Cap what the tab holds. Pick a ceiling, say 20,000 lines, and once you cross it, evict from the top with an "older lines available via search" affordance. At ~200 bytes per line that is roughly 4MB resident. Pair it with a virtualized scroll list (react-window, TanStack Virtual, or your framework's equivalent), which renders only the visible rows, so total tab footprint stays in tens of MB, not hundreds.
Reconnect semantics
Three things disconnect your stream: the network blipping, the laptop sleeping, and the proxy's idle timeout.
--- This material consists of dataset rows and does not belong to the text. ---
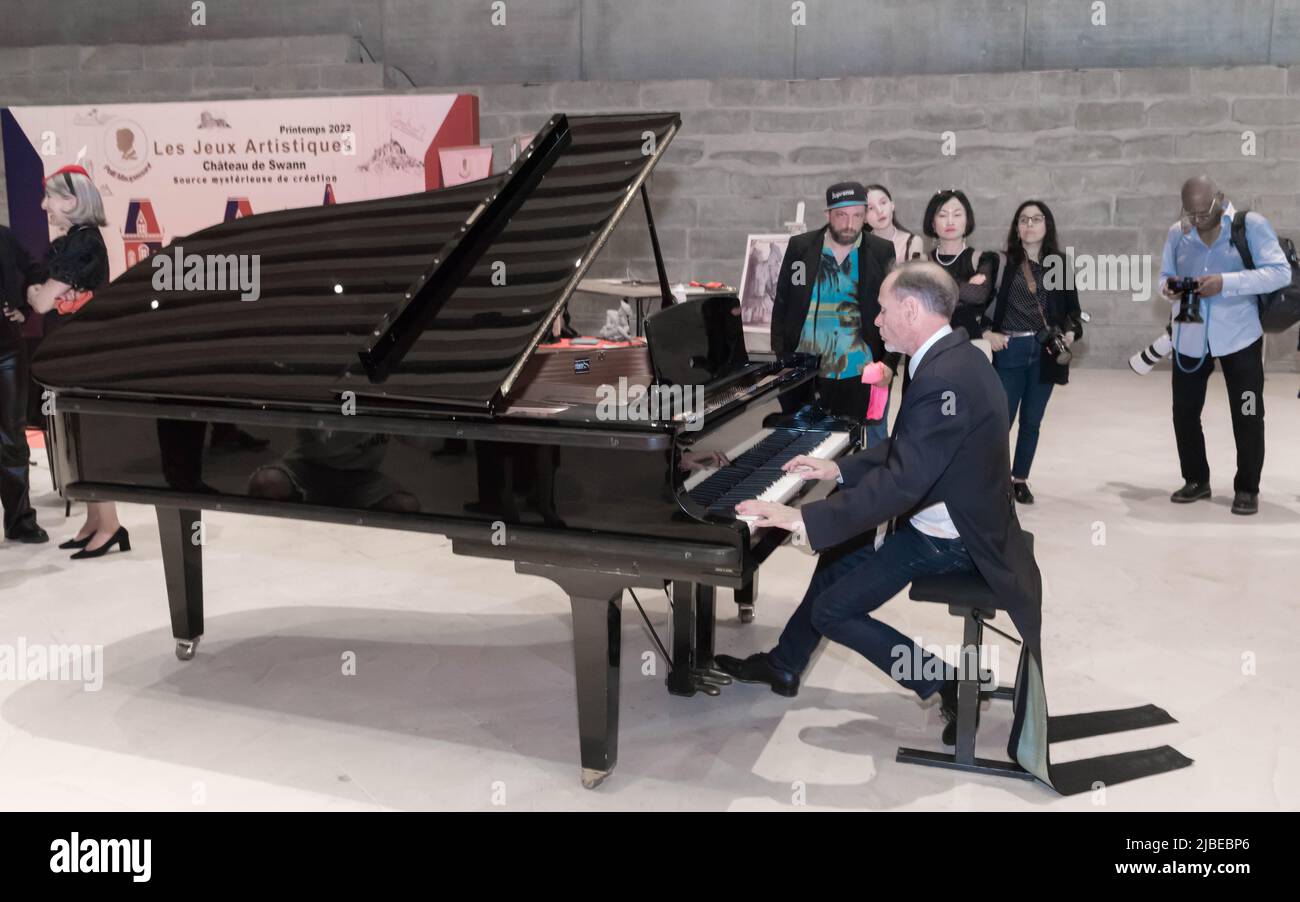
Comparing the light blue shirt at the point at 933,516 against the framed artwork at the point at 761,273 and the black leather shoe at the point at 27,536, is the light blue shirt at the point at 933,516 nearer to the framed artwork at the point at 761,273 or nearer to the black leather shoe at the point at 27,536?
the black leather shoe at the point at 27,536

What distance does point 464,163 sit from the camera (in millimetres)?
9297

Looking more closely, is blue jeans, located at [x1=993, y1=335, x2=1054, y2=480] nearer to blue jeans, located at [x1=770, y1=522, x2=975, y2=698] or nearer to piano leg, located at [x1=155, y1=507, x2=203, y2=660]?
blue jeans, located at [x1=770, y1=522, x2=975, y2=698]

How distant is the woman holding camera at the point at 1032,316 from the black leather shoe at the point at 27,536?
4479 mm

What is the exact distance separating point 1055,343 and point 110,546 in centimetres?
439

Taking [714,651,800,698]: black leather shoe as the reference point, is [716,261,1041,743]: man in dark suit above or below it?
above

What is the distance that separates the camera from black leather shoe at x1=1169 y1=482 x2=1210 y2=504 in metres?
5.69

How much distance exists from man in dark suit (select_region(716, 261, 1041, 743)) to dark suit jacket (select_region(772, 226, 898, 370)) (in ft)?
4.74

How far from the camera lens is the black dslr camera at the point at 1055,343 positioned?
5.47 m

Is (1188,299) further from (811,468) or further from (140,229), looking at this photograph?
(140,229)

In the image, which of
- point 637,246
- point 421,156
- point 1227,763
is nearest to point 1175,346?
point 1227,763

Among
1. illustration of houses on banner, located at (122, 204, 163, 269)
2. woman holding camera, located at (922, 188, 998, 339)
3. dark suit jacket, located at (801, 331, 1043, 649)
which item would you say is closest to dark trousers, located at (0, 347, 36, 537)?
dark suit jacket, located at (801, 331, 1043, 649)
The general pattern, stamp every event with a sequence number and replay on reconnect, is covered in blog 01. The SSE-specific shortcut:
Since the browser sends Last-Event-ID on reconnect for free, your server has to:
- Replay buffered events from that ID, then continue live.
- Keep a small in-memory window per job, indexed by ID, so replay is an O(1) lookup (O(1), or constant time, means the work to find the entry does not grow as the buffer fills) plus a range scan over the records after it.
That window is a ring buffer: a fixed-size circular store of the most recent {id, line} records that overwrites the oldest once full, so memory stays bounded however long the job runs. Because ids are monotonic (always increasing), the lookup is just arithmetic: the slot for a given id is (id - baseId) % size. In pseudocode:
app.get('/jobs/:id/stream', (req, res) => {
const buf = ringBufferFor(req.params.id); // [{id, line}, ...]
const since = parseInt(req.header('Last-Event-ID') || '0', 10);
// 1. Replay everything in the ring buffer after `since`.
// If `since` is older than the buffer's oldest entry, the
// client missed lines that have already been evicted.
if (since && since < buf.oldestId()) {
res.write(`event: gap\ndata: replay window exceeded\n\n`);
}
for (const ev of buf.sliceAfter(since)) {
res.write(`id: ${ev.id}\ndata: ${ev.line}\n\n`);
}
// 2. Subscribe live and forward new events as they arrive.
const unsub = buf.onAppend((ev) => {
res.write(`id: ${ev.id}\ndata: ${ev.line}\n\n`);
});
req.on('close', unsub);
});
The gap event matters: if the disconnect outlasted the window, the requested id is already evicted, so rather than silently drop those lines you tell the client to fall back to the paginated browse store. The window size is the one parameter to tune: too short and a 60-second laptop-lid-close causes a gap; too long and a popular job eats your RAM. I start at 5 minutes and adjust from reconnect-gap data.
Picking one
In the table, "S to C" means server-to-client (one direction), and "Bi (req)" means two-way via a fresh request each time.
| Transport | Direction | Binary | Built-in reconnect + cursor | Proxy friendly | Request amplification | When to pick |
|---|---|---|---|---|---|---|
| SSE | S to C | No (text) | Yes (Last-Event-ID in browser) |
High | 1 long-lived GET | Default; generic live tail |
| Chunked HTTP | S to C | Yes | No (DIY) | High | 1 long-lived GET | Binary framing or SSE specifically buffered |
| Long-polling | Bi (req) | Yes (body) | DIY cursor on every poll | Highest | High (one req per gap) | Hostile networks where streaming is blocked |
| Bus fan-out | N/A | Bus-dependent | N/A (it's the backend, not wire) | N/A | 1 sub per viewer | Whenever N workers fan out to M viewers |
For a generic "tail logs from N workers to a browser tab" problem, my default is SSE with Redis pub/sub backing the fan-out, served from a sharded subdomain. That handles about 85% of cases. Chunked HTTP if I need binary framing or a hostile intermediary buffers SSE specifically; long-polling only after verifying nothing streaming works. The transport is the straightforward part; the connection budget, backpressure, and resume protocol decide whether the page actually works.